┏━━

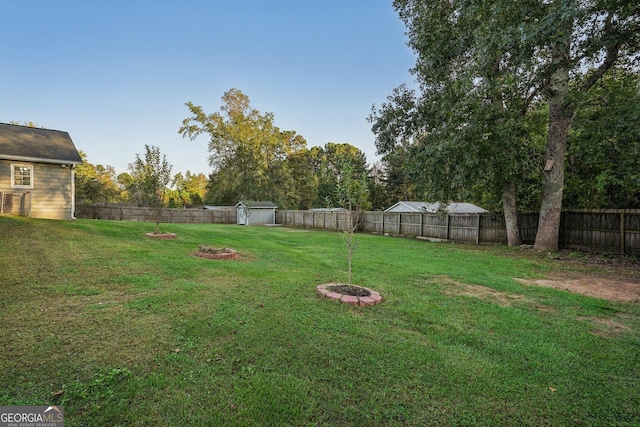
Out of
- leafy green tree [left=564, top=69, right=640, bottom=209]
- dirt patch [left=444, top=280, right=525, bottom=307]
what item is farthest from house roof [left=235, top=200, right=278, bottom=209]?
dirt patch [left=444, top=280, right=525, bottom=307]

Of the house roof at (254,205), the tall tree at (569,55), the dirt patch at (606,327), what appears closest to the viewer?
the dirt patch at (606,327)

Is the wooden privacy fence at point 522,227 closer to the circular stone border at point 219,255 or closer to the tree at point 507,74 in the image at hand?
the tree at point 507,74

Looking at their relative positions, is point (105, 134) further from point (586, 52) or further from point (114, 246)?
point (586, 52)

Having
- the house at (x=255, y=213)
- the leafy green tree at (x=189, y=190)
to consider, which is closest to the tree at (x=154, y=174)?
the house at (x=255, y=213)

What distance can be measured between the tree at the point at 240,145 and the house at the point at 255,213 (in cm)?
515

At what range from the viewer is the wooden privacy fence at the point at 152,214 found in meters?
22.7

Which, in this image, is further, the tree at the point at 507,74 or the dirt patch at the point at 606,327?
the tree at the point at 507,74

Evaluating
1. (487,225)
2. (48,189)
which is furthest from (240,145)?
(487,225)

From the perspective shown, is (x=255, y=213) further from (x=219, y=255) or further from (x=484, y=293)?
(x=484, y=293)

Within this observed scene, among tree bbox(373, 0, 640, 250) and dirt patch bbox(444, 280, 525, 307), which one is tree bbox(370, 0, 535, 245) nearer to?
tree bbox(373, 0, 640, 250)

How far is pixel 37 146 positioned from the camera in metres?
12.6

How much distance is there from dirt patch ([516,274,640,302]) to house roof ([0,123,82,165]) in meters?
17.0

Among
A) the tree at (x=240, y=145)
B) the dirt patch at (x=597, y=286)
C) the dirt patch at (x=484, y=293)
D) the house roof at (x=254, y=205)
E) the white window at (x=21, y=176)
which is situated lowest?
the dirt patch at (x=597, y=286)

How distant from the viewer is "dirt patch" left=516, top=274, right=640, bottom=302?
481cm
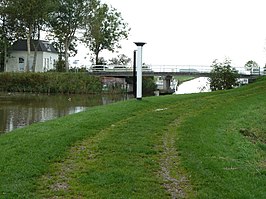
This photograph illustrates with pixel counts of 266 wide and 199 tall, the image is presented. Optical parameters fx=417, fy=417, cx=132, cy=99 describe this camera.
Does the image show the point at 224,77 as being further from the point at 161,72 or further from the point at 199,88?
the point at 161,72

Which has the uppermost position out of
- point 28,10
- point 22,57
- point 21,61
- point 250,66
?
point 28,10

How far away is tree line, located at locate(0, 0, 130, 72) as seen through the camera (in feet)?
153

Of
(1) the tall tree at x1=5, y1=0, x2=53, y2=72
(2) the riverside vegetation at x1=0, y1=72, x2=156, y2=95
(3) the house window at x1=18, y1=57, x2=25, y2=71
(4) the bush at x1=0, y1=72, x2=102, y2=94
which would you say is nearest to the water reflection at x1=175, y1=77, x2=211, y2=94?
(2) the riverside vegetation at x1=0, y1=72, x2=156, y2=95

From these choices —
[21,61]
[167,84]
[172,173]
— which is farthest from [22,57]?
[172,173]

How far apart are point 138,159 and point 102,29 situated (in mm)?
51093

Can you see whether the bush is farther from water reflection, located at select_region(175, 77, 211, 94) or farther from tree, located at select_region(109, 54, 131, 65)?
tree, located at select_region(109, 54, 131, 65)

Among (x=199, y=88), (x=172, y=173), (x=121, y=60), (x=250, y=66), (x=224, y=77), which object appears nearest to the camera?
(x=172, y=173)

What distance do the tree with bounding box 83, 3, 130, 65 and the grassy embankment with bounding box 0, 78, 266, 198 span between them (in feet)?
140

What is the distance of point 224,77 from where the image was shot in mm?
33125

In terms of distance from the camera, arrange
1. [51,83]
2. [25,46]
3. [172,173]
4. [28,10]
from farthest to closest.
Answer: [25,46] < [28,10] < [51,83] < [172,173]

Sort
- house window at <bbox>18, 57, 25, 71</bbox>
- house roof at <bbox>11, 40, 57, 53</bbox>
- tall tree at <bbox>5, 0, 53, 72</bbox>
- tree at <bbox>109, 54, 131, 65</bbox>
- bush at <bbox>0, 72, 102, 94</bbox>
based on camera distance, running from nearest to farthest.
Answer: bush at <bbox>0, 72, 102, 94</bbox> → tall tree at <bbox>5, 0, 53, 72</bbox> → house roof at <bbox>11, 40, 57, 53</bbox> → house window at <bbox>18, 57, 25, 71</bbox> → tree at <bbox>109, 54, 131, 65</bbox>

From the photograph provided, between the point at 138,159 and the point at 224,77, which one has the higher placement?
the point at 224,77

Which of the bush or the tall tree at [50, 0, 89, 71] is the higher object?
the tall tree at [50, 0, 89, 71]

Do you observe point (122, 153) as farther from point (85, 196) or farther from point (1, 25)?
point (1, 25)
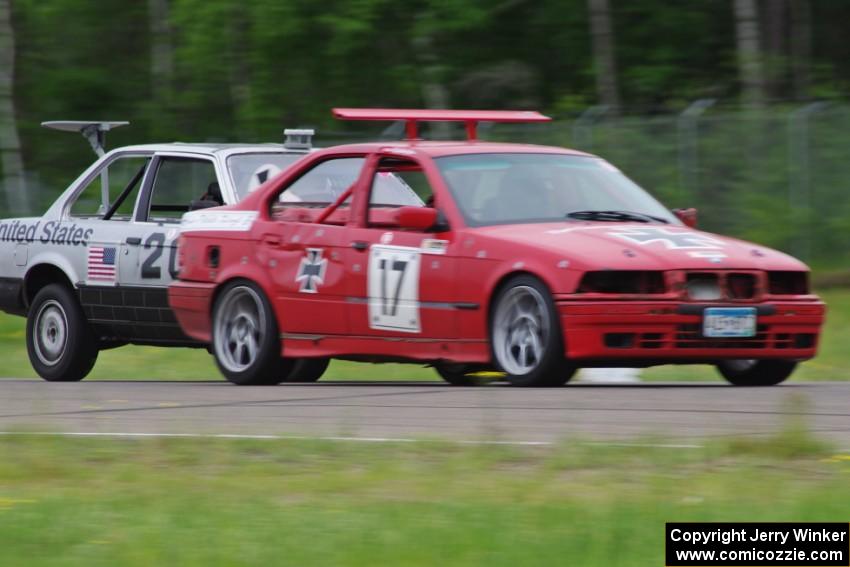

┗━━

Reproduce every one of the records above word for word, leaving out the pictures.

Out of
- leafy green tree [left=564, top=69, right=640, bottom=209]
- dirt patch [left=444, top=280, right=525, bottom=307]
what item is farthest from house roof [left=235, top=200, right=278, bottom=209]?
dirt patch [left=444, top=280, right=525, bottom=307]

Of the house roof at (254,205), the tall tree at (569,55), the dirt patch at (606,327), what appears closest to the viewer?
the dirt patch at (606,327)

Is the wooden privacy fence at point 522,227 closer to the circular stone border at point 219,255 or closer to the tree at point 507,74 in the image at hand?
the tree at point 507,74

Looking at their relative positions, is point (105, 134) further from point (586, 52) or further from point (114, 246)?
point (586, 52)

Having
- the house at (x=255, y=213)
- the leafy green tree at (x=189, y=190)
to consider, which is closest to the tree at (x=154, y=174)?
the house at (x=255, y=213)

What distance can be measured between the tree at the point at 240,145 and the house at the point at 255,213 (in cm)?
515

At what range from the viewer is the wooden privacy fence at the point at 152,214 found in meters?
22.7

Which, in this image, is further, the tree at the point at 507,74 or the dirt patch at the point at 606,327?
the tree at the point at 507,74

Evaluating
1. (487,225)
2. (48,189)
which is furthest from (240,145)?
(487,225)

From the perspective shown, is (x=255, y=213) further from (x=219, y=255) or further from (x=484, y=293)?
(x=484, y=293)

Within this observed scene, among tree bbox(373, 0, 640, 250) and dirt patch bbox(444, 280, 525, 307), which one is tree bbox(370, 0, 535, 245) nearer to?
tree bbox(373, 0, 640, 250)

How far is pixel 37 146 positioned from the camera in metres?
12.6

How much distance is there from dirt patch ([516,274,640,302]) to house roof ([0,123,82,165]) in meters?
17.0

Among
A) the tree at (x=240, y=145)
B) the dirt patch at (x=597, y=286)
C) the dirt patch at (x=484, y=293)
D) the house roof at (x=254, y=205)
E) the white window at (x=21, y=176)
which is situated lowest?
the dirt patch at (x=597, y=286)

How distant from the viewer is "dirt patch" left=516, top=274, right=640, bottom=302?
481cm
This photograph illustrates with pixel counts of 266 wide and 199 tall, the image is presented. Optical parameters fx=417, fy=417, cx=132, cy=99 describe this camera.
Does the image show the point at 224,77 as being further from the point at 161,72 or further from the point at 199,88?
the point at 161,72

Which has the uppermost position out of
- point 28,10
- point 22,57
- point 21,61
- point 250,66
?
point 28,10

How far away is tree line, located at locate(0, 0, 130, 72) as seen through the camera (in feet)?
153

Of
(1) the tall tree at x1=5, y1=0, x2=53, y2=72
(2) the riverside vegetation at x1=0, y1=72, x2=156, y2=95
(3) the house window at x1=18, y1=57, x2=25, y2=71
(4) the bush at x1=0, y1=72, x2=102, y2=94
which would you say is nearest to the water reflection at x1=175, y1=77, x2=211, y2=94?
(2) the riverside vegetation at x1=0, y1=72, x2=156, y2=95

From these choices —
[21,61]
[167,84]
[172,173]
— which is farthest from [22,57]?
[172,173]

How far apart are point 138,159 and point 102,29 situated (in mm)?
51093

Can you see whether the bush is farther from water reflection, located at select_region(175, 77, 211, 94) or farther from tree, located at select_region(109, 54, 131, 65)?
tree, located at select_region(109, 54, 131, 65)

Among (x=199, y=88), (x=172, y=173), (x=121, y=60), (x=250, y=66), (x=224, y=77), which object appears nearest to the camera?
(x=172, y=173)

What distance do the tree with bounding box 83, 3, 130, 65 and the grassy embankment with bounding box 0, 78, 266, 198 span between them (in feet)?
140

What is the distance of point 224,77 from where the image was shot in mm?
33125

In terms of distance from the camera, arrange
1. [51,83]
2. [25,46]
3. [172,173]
4. [28,10]
from farthest to closest.
Answer: [25,46] < [28,10] < [51,83] < [172,173]

Sort
- house window at <bbox>18, 57, 25, 71</bbox>
- house roof at <bbox>11, 40, 57, 53</bbox>
- tall tree at <bbox>5, 0, 53, 72</bbox>
- tree at <bbox>109, 54, 131, 65</bbox>
- bush at <bbox>0, 72, 102, 94</bbox>
based on camera distance, running from nearest to farthest.
Answer: bush at <bbox>0, 72, 102, 94</bbox> → tall tree at <bbox>5, 0, 53, 72</bbox> → house roof at <bbox>11, 40, 57, 53</bbox> → house window at <bbox>18, 57, 25, 71</bbox> → tree at <bbox>109, 54, 131, 65</bbox>

From the photograph provided, between the point at 138,159 and the point at 224,77, which one has the higher placement?
the point at 224,77

Which of the bush or the tall tree at [50, 0, 89, 71] is the higher object?
the tall tree at [50, 0, 89, 71]

Do you observe point (122, 153) as farther from point (85, 196) or farther from point (1, 25)?
point (1, 25)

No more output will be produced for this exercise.